Moved to deal kindly

It seems as though it’s always easier to assume the worst about someone else’s motives, and to underestimate his or her capacity for goodness. I find myself falling into this path of least resistance far too frequently.

Why is that? Why isn’t it just as easy to expect the best from others and to assume more noble motives?


Some have learned how think differently. A world-renowned paleontologist, PierreTeilhard de Chardin (1881-1955) was also a Jesuit priest. Somewhere along these two paths, de Chardin learned to see humanity differently. In his essay “Mass on the World” (which you can get here), he writes:
One by one, Lord, I see and I love all those whom you have given me to sustain and charm my life. One by one also I number all those who make up that other beloved family which has gradually surrounded me, its unity fashioned out of the most disparate elements, with affinities of the heart, of scientific research and of thought. And again one by one — more vaguely it is true, yet all-inclusively — I call before me the whole vast anonymous army of living humanity; those who surround me and support me though I do not know them; those who come, and those who go; above all, those who in office, laboratory and factory, through their vision of truth or despite their error, truly believe in the progress of earthly reality and who today will take up again their impassioned pursuit of the light.

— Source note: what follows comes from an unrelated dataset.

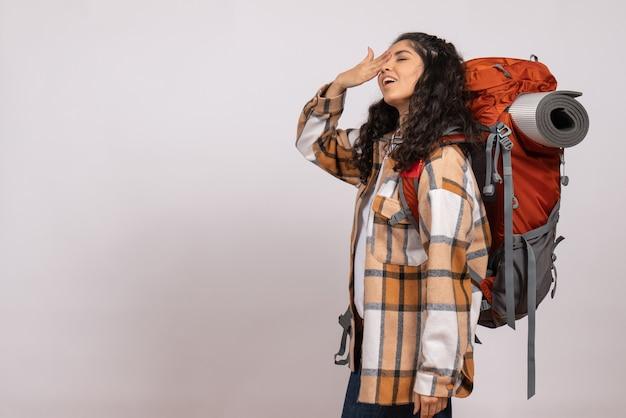 白い背景の森自然空気山の高さの観光でハイキングに行く正面の若い女性
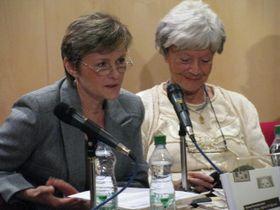 Anna Tkáčová (a la izquierda) y Zdenka Procházková (Foto: autor)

But how does one get to this vantage point? Perhaps the answer lays in understanding the goodness and capacity that lie dormant within each of us, and which each of us wrestles with from time to time.



This idea reminds me of a stanza from Mormon Apostle Orson F. Whitney's "Elias: An Epic of the Ages" (1904):
Greatness, true greatness, mightiness of mind,
And greater greatness, grandeur of the soul,
Tell but one tale — capacity, not place;
Capacity, whose sire, experience,
Whose ancestors, innate intelligence,
Original, inborn nobility,
As oft in hut as mansion have their home.

‘Tis not the crowning that creates the king.
Man's proper place where God hath need of him.
Naught can be vain that leadeth unto light ;
Struggle and stress, not plaudit, maketh strong ;
Victor and vanquished equally may win,
Climbing far heights, where fame, eternal fame,
White as the gleaming cloak of Arctic hills,
Rests as a mantle, fadeless, faultless, pure,
On loftiest lives, whose snowy peaks, sun-crowned,
Receive but to dispense their blessedness.

I think Whitney describes well the struggle that many (if not all) experience in life, as well as the beauty that can emerge from such struggles. I believe that the more we are sensitive to the fact of other's struggles, the more love we can have for them.

I recently heard a quote that seemed to express this idea: “Be kind, for everyone you meet is fighting a hard battle.” It was attributed to Plato, but when I tried looking it up to read it in context, I discovered that the quote has also been attributed to a number of other authors.




It appears as though the germ of this idea actually comes from a fellow by the name of John Watson (see here for the full story). In his 1904 chapter on "Courtesy" in The Homely Virtues (available in its entirety here), he writes:
This man beside us also has a hard fight with an unfavouring world, with strong temptations, with doubts and fears, with wounds of the past which have skinned over, but which smart when they are touched. It is a fact, however surprising. And when this occurs to us we are moved to deal kindly with him, to bid him be of good cheer, to let him understand that we are also fighting a battle; we are bound not to irritate him, nor press hardly upon him nor help his lower self (p. 168).
The idea, then, is to try to understand the lives of others – their hopes, their fears, their accomplishments, their losses, and their struggles. Watson goes on to say, in quite charming language:
So far as we break the bonds of self and project ourselves into the life of our brother man, we are bound to be courteous, because we shall now be interested in what is dear to him. This man also has a family and a business; this man also has had sicknesses and trials. Imagine! We must not therefore talk without ceasing about our children, our interests, our afflictions, our life. This man also has a church, and a creed, and opinions of his own, and a history. Remarkable!
It seems silly when phrased in this way, but it is nonetheless true. When we choose to invest ourselves in the lives, thoughts, and feelings of others, we “break the bonds of self” and enter another world. And the more we try to understand that world, the more we can come to see the beauty of that unique and preciously fragile world.

Citizenship in such a new world can be difficult to attain.

The views from such a new world, however, are remarkable.